## BEGIN

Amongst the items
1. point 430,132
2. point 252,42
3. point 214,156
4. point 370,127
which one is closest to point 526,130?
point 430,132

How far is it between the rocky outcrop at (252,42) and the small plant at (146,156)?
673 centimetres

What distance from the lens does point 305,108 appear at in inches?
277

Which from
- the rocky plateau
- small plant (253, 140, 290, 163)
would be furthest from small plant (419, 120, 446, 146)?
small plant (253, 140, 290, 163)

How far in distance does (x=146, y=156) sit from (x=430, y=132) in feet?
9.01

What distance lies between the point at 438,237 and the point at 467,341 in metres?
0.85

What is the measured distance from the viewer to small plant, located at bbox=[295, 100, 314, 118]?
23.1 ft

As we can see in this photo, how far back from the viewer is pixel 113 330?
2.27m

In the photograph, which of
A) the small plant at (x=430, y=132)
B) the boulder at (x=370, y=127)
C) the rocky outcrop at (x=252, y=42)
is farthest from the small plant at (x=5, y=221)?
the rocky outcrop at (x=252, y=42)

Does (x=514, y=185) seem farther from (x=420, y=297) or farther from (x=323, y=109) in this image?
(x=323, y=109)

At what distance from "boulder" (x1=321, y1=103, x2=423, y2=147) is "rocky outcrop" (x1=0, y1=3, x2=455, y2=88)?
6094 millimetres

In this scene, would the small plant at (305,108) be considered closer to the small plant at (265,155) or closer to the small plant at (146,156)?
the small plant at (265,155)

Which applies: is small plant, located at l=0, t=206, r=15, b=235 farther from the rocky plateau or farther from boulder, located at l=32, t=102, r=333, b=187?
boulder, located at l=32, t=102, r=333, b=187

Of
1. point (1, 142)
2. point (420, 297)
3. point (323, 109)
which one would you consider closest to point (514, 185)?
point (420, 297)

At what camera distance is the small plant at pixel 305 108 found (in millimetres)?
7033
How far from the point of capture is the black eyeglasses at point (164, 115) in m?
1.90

## END

— What you have to do —
Reproduce the whole listing above line for line, with no changes to any wording, number, or punctuation.

— Complete output —
Amongst the items
1. point 430,132
2. point 252,42
3. point 214,156
4. point 370,127
which one is closest to point 526,130?
point 430,132

How far is it between the rocky outcrop at (252,42) and the small plant at (146,156)?
673 centimetres

What distance from the lens does point 305,108 appear at in inches?
277

Which from
- the rocky plateau
- small plant (253, 140, 290, 163)
would be furthest from small plant (419, 120, 446, 146)?
small plant (253, 140, 290, 163)

How far in distance does (x=146, y=156) sit from (x=430, y=132) in feet?
9.01

What distance lies between the point at 438,237 and the point at 467,341 in metres?
0.85

What is the measured distance from the viewer to small plant, located at bbox=[295, 100, 314, 118]?
23.1 ft

As we can see in this photo, how far back from the viewer is pixel 113 330?
2.27m

In the photograph, which of
A) the small plant at (x=430, y=132)
B) the boulder at (x=370, y=127)
C) the rocky outcrop at (x=252, y=42)
is farthest from the small plant at (x=5, y=221)?
the rocky outcrop at (x=252, y=42)

Does (x=514, y=185) seem farther from (x=420, y=297) or farther from (x=323, y=109) in this image?
(x=323, y=109)

At what distance from "boulder" (x1=321, y1=103, x2=423, y2=147) is "rocky outcrop" (x1=0, y1=3, x2=455, y2=88)?
6094 millimetres

In this scene, would the small plant at (305,108) be considered closer to the small plant at (265,155) or closer to the small plant at (146,156)?
the small plant at (265,155)

Which applies: is small plant, located at l=0, t=206, r=15, b=235 farther from the rocky plateau or farther from boulder, located at l=32, t=102, r=333, b=187?
boulder, located at l=32, t=102, r=333, b=187

Of
1. point (1, 142)
2. point (420, 297)
3. point (323, 109)
which one would you consider closest to point (514, 185)?
point (420, 297)

At what camera distance is the small plant at pixel 305 108 found (in millimetres)?
7033
How far from the point of capture is the black eyeglasses at point (164, 115) in m?
1.90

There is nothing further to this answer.